-- SUPPLIED TEXT --
+++

Andrew Milligan says that while there are positive signs for global growth there is still much uncertainty
My last article welcomed the appearance of spring weather, but warned of the risk of icy blasts ahead. My experience as a meteorologist matches my ability to make short-term economic forecasts! A few days ago I was scurrying to the conference centre in Edinburgh pursued by a hail storm.
In recent weeks, the appearance of cold blasts of political reality has rather worried investors about the economic progress that might be made in 2017-18.
Each month I look through the consensus economic forecasts made by global blue chip organisations, to help assess what is priced into markets and the differences, if any, with our own views.
In late 2016 it was interesting to see steady upgrades to growth forecasts for 2017, but this has come to an end.
In late 2016 it was interesting to see steady upgrades to growth forecasts for 2017, but this has come to an end. There are exceptions such as upgrades to the UK on the back of slightly more robust consumer spending. Elsewhere, GDP forecasts for 2017 for the USA are stuck around 2.25% a year, Japan about 1.25% a year, Germany 1.4% a year, China 6.5% a year, and so forth. Estimates for 2018 are a little higher, but the uncertainty around those views is obvious.
One reason for this pause probably relates to a problem with seasonal adjustment commonly seen in the first quarter of each year. Truth be told, the reasons are not quite clear but probably relate to the growing importance yet fluid timing of Chinese New Year, when large parts of the Asian region shut down. US economic growth in Q1 could be as low as 1%.
More important is the clear relationship between political uncertainty and business investment. The spate of European elections is one example, most obviously the French Presidential and parliamentary elections between April and June but also the situation in Germany and Italy.

+++

-- RECORD EXTRACTS --
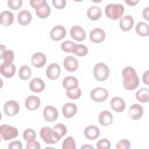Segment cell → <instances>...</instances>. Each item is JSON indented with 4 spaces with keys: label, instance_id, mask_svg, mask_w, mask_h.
Returning <instances> with one entry per match:
<instances>
[{
    "label": "cell",
    "instance_id": "cell-1",
    "mask_svg": "<svg viewBox=\"0 0 149 149\" xmlns=\"http://www.w3.org/2000/svg\"><path fill=\"white\" fill-rule=\"evenodd\" d=\"M122 75L123 77V86L126 90L131 91L138 87L139 78L136 70L133 67H125L122 70Z\"/></svg>",
    "mask_w": 149,
    "mask_h": 149
},
{
    "label": "cell",
    "instance_id": "cell-2",
    "mask_svg": "<svg viewBox=\"0 0 149 149\" xmlns=\"http://www.w3.org/2000/svg\"><path fill=\"white\" fill-rule=\"evenodd\" d=\"M31 6L35 9L36 15L40 19L48 17L51 13V8L45 0H31Z\"/></svg>",
    "mask_w": 149,
    "mask_h": 149
},
{
    "label": "cell",
    "instance_id": "cell-3",
    "mask_svg": "<svg viewBox=\"0 0 149 149\" xmlns=\"http://www.w3.org/2000/svg\"><path fill=\"white\" fill-rule=\"evenodd\" d=\"M124 12V6L119 3H109L105 8L106 16L111 20H118L120 18Z\"/></svg>",
    "mask_w": 149,
    "mask_h": 149
},
{
    "label": "cell",
    "instance_id": "cell-4",
    "mask_svg": "<svg viewBox=\"0 0 149 149\" xmlns=\"http://www.w3.org/2000/svg\"><path fill=\"white\" fill-rule=\"evenodd\" d=\"M109 74L108 66L103 62H99L94 67L93 74L95 79L100 81H104L107 79Z\"/></svg>",
    "mask_w": 149,
    "mask_h": 149
},
{
    "label": "cell",
    "instance_id": "cell-5",
    "mask_svg": "<svg viewBox=\"0 0 149 149\" xmlns=\"http://www.w3.org/2000/svg\"><path fill=\"white\" fill-rule=\"evenodd\" d=\"M0 134L3 140L8 141L17 137L18 130L15 127L5 124L1 126Z\"/></svg>",
    "mask_w": 149,
    "mask_h": 149
},
{
    "label": "cell",
    "instance_id": "cell-6",
    "mask_svg": "<svg viewBox=\"0 0 149 149\" xmlns=\"http://www.w3.org/2000/svg\"><path fill=\"white\" fill-rule=\"evenodd\" d=\"M40 137L47 144H55L59 140L55 137L52 128L45 126L42 127L40 131Z\"/></svg>",
    "mask_w": 149,
    "mask_h": 149
},
{
    "label": "cell",
    "instance_id": "cell-7",
    "mask_svg": "<svg viewBox=\"0 0 149 149\" xmlns=\"http://www.w3.org/2000/svg\"><path fill=\"white\" fill-rule=\"evenodd\" d=\"M109 95L108 90L103 87H96L90 93L91 99L95 102H102L107 99Z\"/></svg>",
    "mask_w": 149,
    "mask_h": 149
},
{
    "label": "cell",
    "instance_id": "cell-8",
    "mask_svg": "<svg viewBox=\"0 0 149 149\" xmlns=\"http://www.w3.org/2000/svg\"><path fill=\"white\" fill-rule=\"evenodd\" d=\"M20 107L18 102L14 100L6 101L3 105V112L8 116H13L18 113Z\"/></svg>",
    "mask_w": 149,
    "mask_h": 149
},
{
    "label": "cell",
    "instance_id": "cell-9",
    "mask_svg": "<svg viewBox=\"0 0 149 149\" xmlns=\"http://www.w3.org/2000/svg\"><path fill=\"white\" fill-rule=\"evenodd\" d=\"M43 116L47 122H54L58 117V112L57 109L54 106H46L43 110Z\"/></svg>",
    "mask_w": 149,
    "mask_h": 149
},
{
    "label": "cell",
    "instance_id": "cell-10",
    "mask_svg": "<svg viewBox=\"0 0 149 149\" xmlns=\"http://www.w3.org/2000/svg\"><path fill=\"white\" fill-rule=\"evenodd\" d=\"M89 38L91 41L94 43H100L105 38V33L104 30L99 27L92 29L89 34Z\"/></svg>",
    "mask_w": 149,
    "mask_h": 149
},
{
    "label": "cell",
    "instance_id": "cell-11",
    "mask_svg": "<svg viewBox=\"0 0 149 149\" xmlns=\"http://www.w3.org/2000/svg\"><path fill=\"white\" fill-rule=\"evenodd\" d=\"M66 34V30L65 28L61 25H56L54 26L51 32L50 37L54 41H59L63 39Z\"/></svg>",
    "mask_w": 149,
    "mask_h": 149
},
{
    "label": "cell",
    "instance_id": "cell-12",
    "mask_svg": "<svg viewBox=\"0 0 149 149\" xmlns=\"http://www.w3.org/2000/svg\"><path fill=\"white\" fill-rule=\"evenodd\" d=\"M61 74V68L56 63H52L48 65L46 70L47 77L52 80L57 79Z\"/></svg>",
    "mask_w": 149,
    "mask_h": 149
},
{
    "label": "cell",
    "instance_id": "cell-13",
    "mask_svg": "<svg viewBox=\"0 0 149 149\" xmlns=\"http://www.w3.org/2000/svg\"><path fill=\"white\" fill-rule=\"evenodd\" d=\"M71 37L77 41H83L85 40L86 34L84 30L80 26H73L70 31Z\"/></svg>",
    "mask_w": 149,
    "mask_h": 149
},
{
    "label": "cell",
    "instance_id": "cell-14",
    "mask_svg": "<svg viewBox=\"0 0 149 149\" xmlns=\"http://www.w3.org/2000/svg\"><path fill=\"white\" fill-rule=\"evenodd\" d=\"M63 66L67 71L73 72L77 69L79 62L74 56H68L64 59Z\"/></svg>",
    "mask_w": 149,
    "mask_h": 149
},
{
    "label": "cell",
    "instance_id": "cell-15",
    "mask_svg": "<svg viewBox=\"0 0 149 149\" xmlns=\"http://www.w3.org/2000/svg\"><path fill=\"white\" fill-rule=\"evenodd\" d=\"M47 58L45 55L40 52L34 53L31 58V62L33 65L37 68L44 66L46 63Z\"/></svg>",
    "mask_w": 149,
    "mask_h": 149
},
{
    "label": "cell",
    "instance_id": "cell-16",
    "mask_svg": "<svg viewBox=\"0 0 149 149\" xmlns=\"http://www.w3.org/2000/svg\"><path fill=\"white\" fill-rule=\"evenodd\" d=\"M111 108L116 112H123L126 107V103L123 99L119 97H113L110 101Z\"/></svg>",
    "mask_w": 149,
    "mask_h": 149
},
{
    "label": "cell",
    "instance_id": "cell-17",
    "mask_svg": "<svg viewBox=\"0 0 149 149\" xmlns=\"http://www.w3.org/2000/svg\"><path fill=\"white\" fill-rule=\"evenodd\" d=\"M44 81L39 77H34L29 83L30 89L34 93H40L45 88Z\"/></svg>",
    "mask_w": 149,
    "mask_h": 149
},
{
    "label": "cell",
    "instance_id": "cell-18",
    "mask_svg": "<svg viewBox=\"0 0 149 149\" xmlns=\"http://www.w3.org/2000/svg\"><path fill=\"white\" fill-rule=\"evenodd\" d=\"M41 104L40 98L35 95H30L26 98L25 100L26 108L31 111L37 109Z\"/></svg>",
    "mask_w": 149,
    "mask_h": 149
},
{
    "label": "cell",
    "instance_id": "cell-19",
    "mask_svg": "<svg viewBox=\"0 0 149 149\" xmlns=\"http://www.w3.org/2000/svg\"><path fill=\"white\" fill-rule=\"evenodd\" d=\"M143 114V108L141 105L134 104L130 106L129 109V117L133 120H138L141 118Z\"/></svg>",
    "mask_w": 149,
    "mask_h": 149
},
{
    "label": "cell",
    "instance_id": "cell-20",
    "mask_svg": "<svg viewBox=\"0 0 149 149\" xmlns=\"http://www.w3.org/2000/svg\"><path fill=\"white\" fill-rule=\"evenodd\" d=\"M84 134L86 139L90 140H93L99 137L100 131L99 128L96 126L90 125L85 128Z\"/></svg>",
    "mask_w": 149,
    "mask_h": 149
},
{
    "label": "cell",
    "instance_id": "cell-21",
    "mask_svg": "<svg viewBox=\"0 0 149 149\" xmlns=\"http://www.w3.org/2000/svg\"><path fill=\"white\" fill-rule=\"evenodd\" d=\"M0 72L6 78H10L14 76L16 72V67L14 63L11 64H5L2 63L0 67Z\"/></svg>",
    "mask_w": 149,
    "mask_h": 149
},
{
    "label": "cell",
    "instance_id": "cell-22",
    "mask_svg": "<svg viewBox=\"0 0 149 149\" xmlns=\"http://www.w3.org/2000/svg\"><path fill=\"white\" fill-rule=\"evenodd\" d=\"M0 58L3 60L5 64H11L14 59V53L12 50H7L6 47L1 45V56Z\"/></svg>",
    "mask_w": 149,
    "mask_h": 149
},
{
    "label": "cell",
    "instance_id": "cell-23",
    "mask_svg": "<svg viewBox=\"0 0 149 149\" xmlns=\"http://www.w3.org/2000/svg\"><path fill=\"white\" fill-rule=\"evenodd\" d=\"M77 111V106L75 104L67 102L62 107V113L66 118H70L74 116Z\"/></svg>",
    "mask_w": 149,
    "mask_h": 149
},
{
    "label": "cell",
    "instance_id": "cell-24",
    "mask_svg": "<svg viewBox=\"0 0 149 149\" xmlns=\"http://www.w3.org/2000/svg\"><path fill=\"white\" fill-rule=\"evenodd\" d=\"M134 24V19L133 17L129 15L123 16L120 19L119 26L122 30L127 31L131 30Z\"/></svg>",
    "mask_w": 149,
    "mask_h": 149
},
{
    "label": "cell",
    "instance_id": "cell-25",
    "mask_svg": "<svg viewBox=\"0 0 149 149\" xmlns=\"http://www.w3.org/2000/svg\"><path fill=\"white\" fill-rule=\"evenodd\" d=\"M32 16L31 13L27 10H22L17 15V22L22 26H27L31 21Z\"/></svg>",
    "mask_w": 149,
    "mask_h": 149
},
{
    "label": "cell",
    "instance_id": "cell-26",
    "mask_svg": "<svg viewBox=\"0 0 149 149\" xmlns=\"http://www.w3.org/2000/svg\"><path fill=\"white\" fill-rule=\"evenodd\" d=\"M100 123L104 126H108L113 122V116L108 111H102L98 116Z\"/></svg>",
    "mask_w": 149,
    "mask_h": 149
},
{
    "label": "cell",
    "instance_id": "cell-27",
    "mask_svg": "<svg viewBox=\"0 0 149 149\" xmlns=\"http://www.w3.org/2000/svg\"><path fill=\"white\" fill-rule=\"evenodd\" d=\"M14 20V15L9 10H4L1 13L0 22L3 26H10Z\"/></svg>",
    "mask_w": 149,
    "mask_h": 149
},
{
    "label": "cell",
    "instance_id": "cell-28",
    "mask_svg": "<svg viewBox=\"0 0 149 149\" xmlns=\"http://www.w3.org/2000/svg\"><path fill=\"white\" fill-rule=\"evenodd\" d=\"M102 15L101 9L97 5H94L90 6L87 11V15L88 19L93 21H95L98 20Z\"/></svg>",
    "mask_w": 149,
    "mask_h": 149
},
{
    "label": "cell",
    "instance_id": "cell-29",
    "mask_svg": "<svg viewBox=\"0 0 149 149\" xmlns=\"http://www.w3.org/2000/svg\"><path fill=\"white\" fill-rule=\"evenodd\" d=\"M62 86L66 90H70L79 86L77 79L73 76H66L62 81Z\"/></svg>",
    "mask_w": 149,
    "mask_h": 149
},
{
    "label": "cell",
    "instance_id": "cell-30",
    "mask_svg": "<svg viewBox=\"0 0 149 149\" xmlns=\"http://www.w3.org/2000/svg\"><path fill=\"white\" fill-rule=\"evenodd\" d=\"M55 137L59 140L67 133V128L63 123H58L52 128Z\"/></svg>",
    "mask_w": 149,
    "mask_h": 149
},
{
    "label": "cell",
    "instance_id": "cell-31",
    "mask_svg": "<svg viewBox=\"0 0 149 149\" xmlns=\"http://www.w3.org/2000/svg\"><path fill=\"white\" fill-rule=\"evenodd\" d=\"M136 32L141 37H147L149 35V26L144 22H139L136 26Z\"/></svg>",
    "mask_w": 149,
    "mask_h": 149
},
{
    "label": "cell",
    "instance_id": "cell-32",
    "mask_svg": "<svg viewBox=\"0 0 149 149\" xmlns=\"http://www.w3.org/2000/svg\"><path fill=\"white\" fill-rule=\"evenodd\" d=\"M148 93L149 90L148 88H141L136 92V98L139 101L141 102H147L149 101Z\"/></svg>",
    "mask_w": 149,
    "mask_h": 149
},
{
    "label": "cell",
    "instance_id": "cell-33",
    "mask_svg": "<svg viewBox=\"0 0 149 149\" xmlns=\"http://www.w3.org/2000/svg\"><path fill=\"white\" fill-rule=\"evenodd\" d=\"M31 76V70L30 68L27 65H23L19 70V76L21 80H27Z\"/></svg>",
    "mask_w": 149,
    "mask_h": 149
},
{
    "label": "cell",
    "instance_id": "cell-34",
    "mask_svg": "<svg viewBox=\"0 0 149 149\" xmlns=\"http://www.w3.org/2000/svg\"><path fill=\"white\" fill-rule=\"evenodd\" d=\"M23 137L27 143L31 142L35 140L36 137V133L33 129L28 128L25 129L23 132Z\"/></svg>",
    "mask_w": 149,
    "mask_h": 149
},
{
    "label": "cell",
    "instance_id": "cell-35",
    "mask_svg": "<svg viewBox=\"0 0 149 149\" xmlns=\"http://www.w3.org/2000/svg\"><path fill=\"white\" fill-rule=\"evenodd\" d=\"M76 46V44L70 40H66L61 44V49L65 52L73 53Z\"/></svg>",
    "mask_w": 149,
    "mask_h": 149
},
{
    "label": "cell",
    "instance_id": "cell-36",
    "mask_svg": "<svg viewBox=\"0 0 149 149\" xmlns=\"http://www.w3.org/2000/svg\"><path fill=\"white\" fill-rule=\"evenodd\" d=\"M67 96L72 100H77L79 98L81 95V91L80 88L77 87L70 90H66Z\"/></svg>",
    "mask_w": 149,
    "mask_h": 149
},
{
    "label": "cell",
    "instance_id": "cell-37",
    "mask_svg": "<svg viewBox=\"0 0 149 149\" xmlns=\"http://www.w3.org/2000/svg\"><path fill=\"white\" fill-rule=\"evenodd\" d=\"M88 53V48L87 47L83 44H76V48L73 52L76 55L80 57L84 56L86 55Z\"/></svg>",
    "mask_w": 149,
    "mask_h": 149
},
{
    "label": "cell",
    "instance_id": "cell-38",
    "mask_svg": "<svg viewBox=\"0 0 149 149\" xmlns=\"http://www.w3.org/2000/svg\"><path fill=\"white\" fill-rule=\"evenodd\" d=\"M63 149H76V143L74 139L72 136L66 138L62 142Z\"/></svg>",
    "mask_w": 149,
    "mask_h": 149
},
{
    "label": "cell",
    "instance_id": "cell-39",
    "mask_svg": "<svg viewBox=\"0 0 149 149\" xmlns=\"http://www.w3.org/2000/svg\"><path fill=\"white\" fill-rule=\"evenodd\" d=\"M8 6L9 8L13 10H16L20 8L22 6V0H8Z\"/></svg>",
    "mask_w": 149,
    "mask_h": 149
},
{
    "label": "cell",
    "instance_id": "cell-40",
    "mask_svg": "<svg viewBox=\"0 0 149 149\" xmlns=\"http://www.w3.org/2000/svg\"><path fill=\"white\" fill-rule=\"evenodd\" d=\"M96 146L98 149H109L111 147V143L107 139H102L98 141Z\"/></svg>",
    "mask_w": 149,
    "mask_h": 149
},
{
    "label": "cell",
    "instance_id": "cell-41",
    "mask_svg": "<svg viewBox=\"0 0 149 149\" xmlns=\"http://www.w3.org/2000/svg\"><path fill=\"white\" fill-rule=\"evenodd\" d=\"M130 142L127 139H122L119 141L116 146V148L118 149H129L130 148Z\"/></svg>",
    "mask_w": 149,
    "mask_h": 149
},
{
    "label": "cell",
    "instance_id": "cell-42",
    "mask_svg": "<svg viewBox=\"0 0 149 149\" xmlns=\"http://www.w3.org/2000/svg\"><path fill=\"white\" fill-rule=\"evenodd\" d=\"M52 3L55 8L61 9H63L66 6V1L65 0H52Z\"/></svg>",
    "mask_w": 149,
    "mask_h": 149
},
{
    "label": "cell",
    "instance_id": "cell-43",
    "mask_svg": "<svg viewBox=\"0 0 149 149\" xmlns=\"http://www.w3.org/2000/svg\"><path fill=\"white\" fill-rule=\"evenodd\" d=\"M9 149H22V143L20 141L16 140L10 142L8 145Z\"/></svg>",
    "mask_w": 149,
    "mask_h": 149
},
{
    "label": "cell",
    "instance_id": "cell-44",
    "mask_svg": "<svg viewBox=\"0 0 149 149\" xmlns=\"http://www.w3.org/2000/svg\"><path fill=\"white\" fill-rule=\"evenodd\" d=\"M26 148V149H40L41 147L40 143L38 141L34 140L31 142L27 143Z\"/></svg>",
    "mask_w": 149,
    "mask_h": 149
},
{
    "label": "cell",
    "instance_id": "cell-45",
    "mask_svg": "<svg viewBox=\"0 0 149 149\" xmlns=\"http://www.w3.org/2000/svg\"><path fill=\"white\" fill-rule=\"evenodd\" d=\"M143 83L146 84L148 85L149 84V81H148V70H146L143 75Z\"/></svg>",
    "mask_w": 149,
    "mask_h": 149
},
{
    "label": "cell",
    "instance_id": "cell-46",
    "mask_svg": "<svg viewBox=\"0 0 149 149\" xmlns=\"http://www.w3.org/2000/svg\"><path fill=\"white\" fill-rule=\"evenodd\" d=\"M148 13H149V7L147 6L146 8H145L142 12V15L143 17L147 21L149 20V18H148Z\"/></svg>",
    "mask_w": 149,
    "mask_h": 149
},
{
    "label": "cell",
    "instance_id": "cell-47",
    "mask_svg": "<svg viewBox=\"0 0 149 149\" xmlns=\"http://www.w3.org/2000/svg\"><path fill=\"white\" fill-rule=\"evenodd\" d=\"M139 2V0H125V2L129 6H134Z\"/></svg>",
    "mask_w": 149,
    "mask_h": 149
},
{
    "label": "cell",
    "instance_id": "cell-48",
    "mask_svg": "<svg viewBox=\"0 0 149 149\" xmlns=\"http://www.w3.org/2000/svg\"><path fill=\"white\" fill-rule=\"evenodd\" d=\"M81 149H83V148H94V147H93V146H90V145H88V144H86L83 145V146H81Z\"/></svg>",
    "mask_w": 149,
    "mask_h": 149
}]
</instances>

+++

-- WORK TO DO --
• 1. Based on the global growth commentary, decide whether each statement agrees with it. For each, answer yes or no and quote the words of the commentary that decide it.
(a) The 2017 GDP forecast for Japan is about 1.25% a year.
(b) Growth forecasts for the UK have been cut.
(c) US growth in the first quarter could fall as low as 1%.
• 2. According to the global growth commentary, what does the author look through each month?
• 3. Extend the global growth commentary, starting right after its final sentence.

-- RESPONSE LIST --
• 1.
(a) Yes: "Japan about 1.25% a year"
(b) No: "There are exceptions such as upgrades to the UK on the back of slightly more robust consumer spending."
(c) Yes: "US economic growth in Q1 could be as low as 1%."

• 2. The consensus economic forecasts made by global blue chip organisations.

• 3.
Over the Atlantic, investors are suddenly aware of the deep fractures within the Republican party. Although reform of Obamacare has been a central plank of the Republican manifesto for years, proposed legislation collapsed within a week. This suggests that the Republicans will find it very difficult to push through either comprehensive or large tax reforms, when so many factions within the party have different views about the government's aims or objectives.
In addition, the failure of the healthcare bill and its financing structure, against the backdrop of less support for a border adjustment tax, complicate finding additional finance for future tax cuts. The implications for the degree of Fed tightening into 2018 are very clear.
Of course the US economy is well placed in spring 2017. Consumer confidence at a 16-year high reflects a strong labour market as small businesses start to invest. In addition, exports are benefitting from rather stronger trade especially in Asia. Looking elsewhere, the Chinese government still desires economic stability in the run up to this autumn's all important congress, while Europe has a self-fulfilling cycle driven by better labour markets and a slow improvement in bank lending.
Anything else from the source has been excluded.